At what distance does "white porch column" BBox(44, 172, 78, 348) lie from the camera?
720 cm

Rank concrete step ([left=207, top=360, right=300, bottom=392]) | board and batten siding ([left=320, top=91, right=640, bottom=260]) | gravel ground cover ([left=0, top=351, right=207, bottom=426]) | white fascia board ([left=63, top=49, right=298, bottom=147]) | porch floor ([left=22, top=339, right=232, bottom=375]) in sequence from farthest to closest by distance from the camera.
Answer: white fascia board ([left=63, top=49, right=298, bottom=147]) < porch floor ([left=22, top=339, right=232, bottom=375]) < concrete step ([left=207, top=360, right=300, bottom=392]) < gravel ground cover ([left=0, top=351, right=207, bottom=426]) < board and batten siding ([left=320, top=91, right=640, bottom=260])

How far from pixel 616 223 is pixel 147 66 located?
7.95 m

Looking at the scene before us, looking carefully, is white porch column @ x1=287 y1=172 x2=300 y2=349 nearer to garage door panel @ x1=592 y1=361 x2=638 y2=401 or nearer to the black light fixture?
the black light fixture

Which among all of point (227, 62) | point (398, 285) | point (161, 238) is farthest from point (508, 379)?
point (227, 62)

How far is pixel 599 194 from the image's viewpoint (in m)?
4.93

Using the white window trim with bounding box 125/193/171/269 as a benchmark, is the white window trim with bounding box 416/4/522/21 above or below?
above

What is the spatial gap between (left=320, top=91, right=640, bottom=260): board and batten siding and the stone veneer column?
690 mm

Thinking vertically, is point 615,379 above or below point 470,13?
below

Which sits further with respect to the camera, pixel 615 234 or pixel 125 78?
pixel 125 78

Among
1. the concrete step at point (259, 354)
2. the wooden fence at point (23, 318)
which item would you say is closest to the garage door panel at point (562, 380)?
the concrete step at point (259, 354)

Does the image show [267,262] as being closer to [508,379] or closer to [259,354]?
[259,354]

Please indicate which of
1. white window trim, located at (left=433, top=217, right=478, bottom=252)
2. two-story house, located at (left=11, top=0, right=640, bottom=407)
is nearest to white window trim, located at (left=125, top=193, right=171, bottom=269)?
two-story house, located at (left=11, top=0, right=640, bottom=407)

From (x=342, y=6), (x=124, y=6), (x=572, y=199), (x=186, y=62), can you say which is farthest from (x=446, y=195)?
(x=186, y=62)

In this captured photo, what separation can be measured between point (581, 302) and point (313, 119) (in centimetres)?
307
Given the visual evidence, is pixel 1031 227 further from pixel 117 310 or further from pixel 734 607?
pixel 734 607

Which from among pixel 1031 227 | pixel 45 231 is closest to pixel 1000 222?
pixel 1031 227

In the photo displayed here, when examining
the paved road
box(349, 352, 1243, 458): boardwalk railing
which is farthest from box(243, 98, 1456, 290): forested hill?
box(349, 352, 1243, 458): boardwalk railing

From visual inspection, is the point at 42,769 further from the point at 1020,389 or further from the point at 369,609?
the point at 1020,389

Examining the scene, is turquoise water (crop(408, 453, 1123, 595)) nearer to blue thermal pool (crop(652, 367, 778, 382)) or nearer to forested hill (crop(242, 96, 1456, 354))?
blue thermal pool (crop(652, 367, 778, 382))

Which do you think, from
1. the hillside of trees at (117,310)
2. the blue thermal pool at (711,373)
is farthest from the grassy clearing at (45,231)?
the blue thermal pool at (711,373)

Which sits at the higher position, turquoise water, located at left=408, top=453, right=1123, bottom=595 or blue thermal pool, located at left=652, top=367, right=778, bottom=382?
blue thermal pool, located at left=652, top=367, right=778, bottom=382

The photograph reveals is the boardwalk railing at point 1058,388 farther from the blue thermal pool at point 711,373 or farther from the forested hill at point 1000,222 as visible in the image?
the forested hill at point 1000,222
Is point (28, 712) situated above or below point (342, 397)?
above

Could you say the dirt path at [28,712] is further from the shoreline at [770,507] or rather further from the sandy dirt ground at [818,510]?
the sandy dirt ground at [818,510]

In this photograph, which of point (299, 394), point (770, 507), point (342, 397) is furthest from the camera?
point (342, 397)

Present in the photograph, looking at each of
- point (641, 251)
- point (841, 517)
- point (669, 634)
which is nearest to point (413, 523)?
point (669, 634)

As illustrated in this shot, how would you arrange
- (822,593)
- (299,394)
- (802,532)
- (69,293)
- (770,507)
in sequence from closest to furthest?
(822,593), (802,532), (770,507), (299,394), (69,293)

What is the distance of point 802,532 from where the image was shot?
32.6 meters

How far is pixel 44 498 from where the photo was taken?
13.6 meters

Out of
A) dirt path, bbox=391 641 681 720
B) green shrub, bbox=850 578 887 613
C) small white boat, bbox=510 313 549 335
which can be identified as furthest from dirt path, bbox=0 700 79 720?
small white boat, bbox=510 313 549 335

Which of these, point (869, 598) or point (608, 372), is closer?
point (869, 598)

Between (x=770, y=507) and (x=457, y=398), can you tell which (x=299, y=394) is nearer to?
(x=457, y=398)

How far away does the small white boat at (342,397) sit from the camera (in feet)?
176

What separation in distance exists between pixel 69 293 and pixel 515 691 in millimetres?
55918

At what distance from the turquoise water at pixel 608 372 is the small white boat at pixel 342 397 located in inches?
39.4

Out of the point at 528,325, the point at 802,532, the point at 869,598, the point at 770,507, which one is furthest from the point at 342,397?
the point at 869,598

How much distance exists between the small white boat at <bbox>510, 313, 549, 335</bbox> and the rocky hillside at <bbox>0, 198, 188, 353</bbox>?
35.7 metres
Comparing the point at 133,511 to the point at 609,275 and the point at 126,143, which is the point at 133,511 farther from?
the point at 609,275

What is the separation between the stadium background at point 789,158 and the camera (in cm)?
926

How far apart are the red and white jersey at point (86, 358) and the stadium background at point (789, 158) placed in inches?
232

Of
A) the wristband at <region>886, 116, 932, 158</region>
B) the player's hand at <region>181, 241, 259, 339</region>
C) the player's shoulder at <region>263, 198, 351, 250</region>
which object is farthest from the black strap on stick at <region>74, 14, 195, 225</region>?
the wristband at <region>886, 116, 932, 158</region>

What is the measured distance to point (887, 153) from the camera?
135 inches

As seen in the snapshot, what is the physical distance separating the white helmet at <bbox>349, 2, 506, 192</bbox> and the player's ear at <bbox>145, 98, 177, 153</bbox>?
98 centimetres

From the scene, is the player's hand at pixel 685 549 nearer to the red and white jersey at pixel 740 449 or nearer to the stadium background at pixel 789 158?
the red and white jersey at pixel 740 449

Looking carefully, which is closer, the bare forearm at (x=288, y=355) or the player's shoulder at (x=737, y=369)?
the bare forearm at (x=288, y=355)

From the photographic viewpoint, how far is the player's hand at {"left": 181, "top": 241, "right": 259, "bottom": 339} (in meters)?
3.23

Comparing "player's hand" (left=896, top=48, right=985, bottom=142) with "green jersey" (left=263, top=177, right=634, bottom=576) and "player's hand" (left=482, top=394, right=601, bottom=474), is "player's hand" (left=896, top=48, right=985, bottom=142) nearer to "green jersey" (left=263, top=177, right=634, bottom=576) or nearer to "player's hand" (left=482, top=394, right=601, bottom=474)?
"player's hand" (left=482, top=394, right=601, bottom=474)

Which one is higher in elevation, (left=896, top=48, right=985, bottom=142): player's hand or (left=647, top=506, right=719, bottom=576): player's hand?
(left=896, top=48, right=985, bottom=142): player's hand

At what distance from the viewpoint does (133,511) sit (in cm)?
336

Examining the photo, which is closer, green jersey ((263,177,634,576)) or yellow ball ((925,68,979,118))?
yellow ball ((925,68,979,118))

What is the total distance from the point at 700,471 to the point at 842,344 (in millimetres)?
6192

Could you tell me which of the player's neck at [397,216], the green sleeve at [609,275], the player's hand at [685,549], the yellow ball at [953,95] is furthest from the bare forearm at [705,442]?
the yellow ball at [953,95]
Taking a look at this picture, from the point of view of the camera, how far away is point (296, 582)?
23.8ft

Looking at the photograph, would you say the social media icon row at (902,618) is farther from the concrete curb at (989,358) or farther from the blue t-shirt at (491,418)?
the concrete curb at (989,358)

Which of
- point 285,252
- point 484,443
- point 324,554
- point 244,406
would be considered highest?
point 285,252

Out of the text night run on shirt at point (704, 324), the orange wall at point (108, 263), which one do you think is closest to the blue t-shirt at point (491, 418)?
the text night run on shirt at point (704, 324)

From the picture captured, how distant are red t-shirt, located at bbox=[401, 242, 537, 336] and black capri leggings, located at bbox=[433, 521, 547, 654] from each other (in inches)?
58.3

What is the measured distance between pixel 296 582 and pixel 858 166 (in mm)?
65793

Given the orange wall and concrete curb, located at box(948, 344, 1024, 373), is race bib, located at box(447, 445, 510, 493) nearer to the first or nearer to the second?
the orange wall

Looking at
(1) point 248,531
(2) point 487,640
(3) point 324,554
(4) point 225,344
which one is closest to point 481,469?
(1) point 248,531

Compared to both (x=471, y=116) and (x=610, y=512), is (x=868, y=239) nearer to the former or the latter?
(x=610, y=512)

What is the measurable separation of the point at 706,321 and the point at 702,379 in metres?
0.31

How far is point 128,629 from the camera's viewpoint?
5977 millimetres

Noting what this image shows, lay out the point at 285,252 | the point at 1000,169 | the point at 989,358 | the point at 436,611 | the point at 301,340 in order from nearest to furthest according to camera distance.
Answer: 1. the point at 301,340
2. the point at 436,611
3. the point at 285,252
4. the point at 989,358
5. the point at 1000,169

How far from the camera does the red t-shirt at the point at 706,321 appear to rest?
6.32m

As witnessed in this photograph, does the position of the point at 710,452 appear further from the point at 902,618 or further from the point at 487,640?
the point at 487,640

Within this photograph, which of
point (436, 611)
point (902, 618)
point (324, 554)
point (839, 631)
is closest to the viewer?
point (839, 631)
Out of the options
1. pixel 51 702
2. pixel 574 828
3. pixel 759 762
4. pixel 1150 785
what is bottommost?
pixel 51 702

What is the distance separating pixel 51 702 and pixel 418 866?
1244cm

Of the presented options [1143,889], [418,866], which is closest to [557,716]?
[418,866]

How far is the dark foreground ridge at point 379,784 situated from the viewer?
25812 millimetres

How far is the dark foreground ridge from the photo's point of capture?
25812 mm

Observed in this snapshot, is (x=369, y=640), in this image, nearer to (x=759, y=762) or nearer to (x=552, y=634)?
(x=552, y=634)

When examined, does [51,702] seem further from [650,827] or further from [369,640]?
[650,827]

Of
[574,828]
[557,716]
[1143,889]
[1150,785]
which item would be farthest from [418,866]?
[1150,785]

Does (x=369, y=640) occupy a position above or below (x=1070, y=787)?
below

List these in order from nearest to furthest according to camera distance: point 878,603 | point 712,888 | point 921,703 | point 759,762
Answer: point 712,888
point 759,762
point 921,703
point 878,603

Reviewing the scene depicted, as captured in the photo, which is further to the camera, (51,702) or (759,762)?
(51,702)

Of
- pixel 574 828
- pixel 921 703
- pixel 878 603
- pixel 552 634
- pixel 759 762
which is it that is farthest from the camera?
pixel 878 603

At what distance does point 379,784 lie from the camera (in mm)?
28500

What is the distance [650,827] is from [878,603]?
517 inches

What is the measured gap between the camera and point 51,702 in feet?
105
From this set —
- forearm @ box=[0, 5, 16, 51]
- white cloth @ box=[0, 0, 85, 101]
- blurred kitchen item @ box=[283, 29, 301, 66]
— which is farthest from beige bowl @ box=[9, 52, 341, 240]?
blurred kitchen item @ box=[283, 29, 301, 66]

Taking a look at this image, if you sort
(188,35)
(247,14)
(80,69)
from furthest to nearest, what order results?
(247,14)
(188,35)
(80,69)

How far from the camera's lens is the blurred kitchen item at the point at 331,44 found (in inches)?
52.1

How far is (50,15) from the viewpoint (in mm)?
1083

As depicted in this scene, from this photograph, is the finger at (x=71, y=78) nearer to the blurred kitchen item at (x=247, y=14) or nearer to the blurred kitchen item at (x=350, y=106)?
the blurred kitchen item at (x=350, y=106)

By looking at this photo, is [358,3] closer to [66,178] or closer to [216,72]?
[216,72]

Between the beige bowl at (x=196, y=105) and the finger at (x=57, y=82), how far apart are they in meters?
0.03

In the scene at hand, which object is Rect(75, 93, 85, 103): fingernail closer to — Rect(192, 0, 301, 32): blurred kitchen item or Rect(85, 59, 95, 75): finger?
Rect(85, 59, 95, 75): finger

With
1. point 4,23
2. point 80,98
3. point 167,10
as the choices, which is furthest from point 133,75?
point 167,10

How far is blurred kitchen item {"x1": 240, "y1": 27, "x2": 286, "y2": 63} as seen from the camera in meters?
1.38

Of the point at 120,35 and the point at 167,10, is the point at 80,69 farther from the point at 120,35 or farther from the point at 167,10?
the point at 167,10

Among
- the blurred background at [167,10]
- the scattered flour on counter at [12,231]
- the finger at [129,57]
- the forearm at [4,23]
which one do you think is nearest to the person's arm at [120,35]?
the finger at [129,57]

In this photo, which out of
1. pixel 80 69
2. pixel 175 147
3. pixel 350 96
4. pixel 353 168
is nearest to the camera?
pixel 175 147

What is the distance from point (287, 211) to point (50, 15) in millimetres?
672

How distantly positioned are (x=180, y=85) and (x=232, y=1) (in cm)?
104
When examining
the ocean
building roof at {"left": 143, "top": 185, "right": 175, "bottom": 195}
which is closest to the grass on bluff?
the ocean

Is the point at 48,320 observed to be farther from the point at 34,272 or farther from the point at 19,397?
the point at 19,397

= = = = =

* _Task requirements_
Duplicate the rows above that start with the line containing "Compared to both" and end with the line containing "5977 millimetres", both lines included.

* _Expected answer_
Compared to both (x=471, y=116) and (x=610, y=512), is (x=868, y=239) nearer to the former or the latter?
(x=610, y=512)

What is the measurable separation of the point at 706,321 and the point at 702,379 in metres?
0.31

How far is point 128,629 from the camera's viewpoint?
5977 millimetres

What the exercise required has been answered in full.